I have a 5-6 inch manny. One of his eyes has 3 white spots on it and the other eye has one spot on it. They have been on there for several weeks and don't seem to be getting any worse. But they aren't getting any better either. I tried adding salt and jacking up the temps but it made no difference. Any ideas what I'm dealing with ? The fish is behaving and eating normally .

Thanks


----------



## AKSkirmish (Jun 24, 2005)

Some pics would be great for us helping to determine the problem and suggesting a treatment.
Until then-All we can do is guess


----------



## croth56 (Oct 26, 2008)

Sorry it took so long to get the pics.
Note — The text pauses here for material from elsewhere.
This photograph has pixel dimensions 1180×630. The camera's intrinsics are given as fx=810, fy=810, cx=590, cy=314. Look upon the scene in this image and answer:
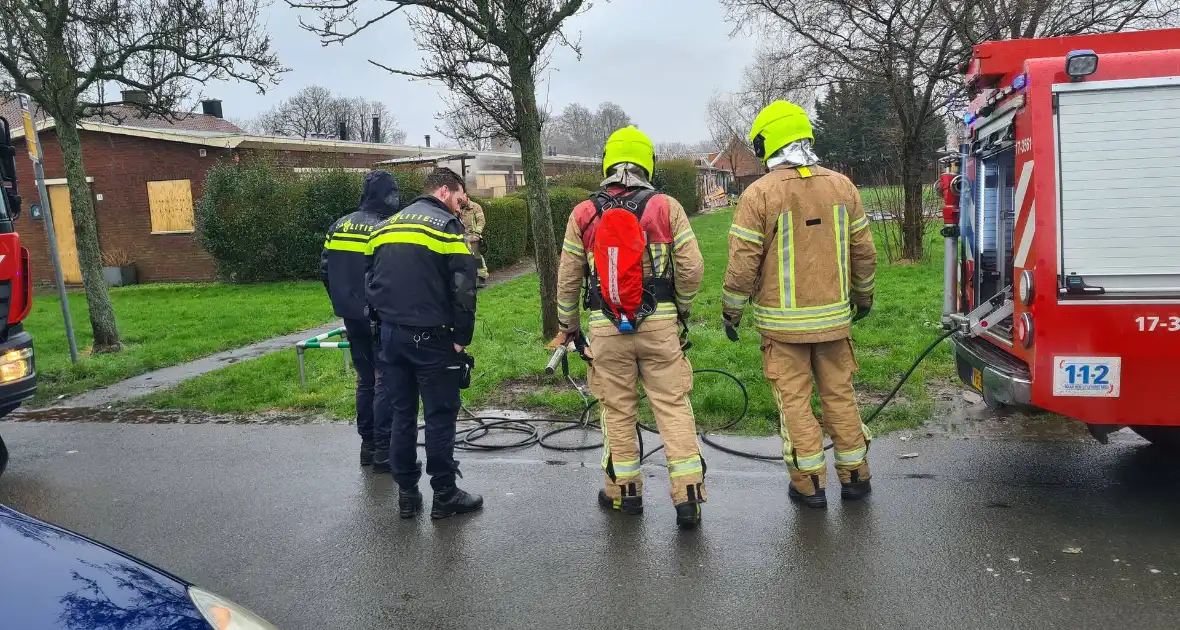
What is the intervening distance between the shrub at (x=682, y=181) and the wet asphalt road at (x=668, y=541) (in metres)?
27.0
Here they are


----------



## AKSkirmish (Jun 24, 2005)

I can say that this is a first for me.
I am of no help here


----------



## Winkyee (Feb 17, 2003)

heater burns ?


----------



## croth56 (Oct 26, 2008)

no access to heater, divider in tank


----------



## Us And Them (Dec 4, 2008)

Honestly , I have never experienced this myself . But my first instinct said it was a Bacterial infection , or some type of Fungus.
Your Going to need to Anti Bacterial Meds to get Rid of that IMO.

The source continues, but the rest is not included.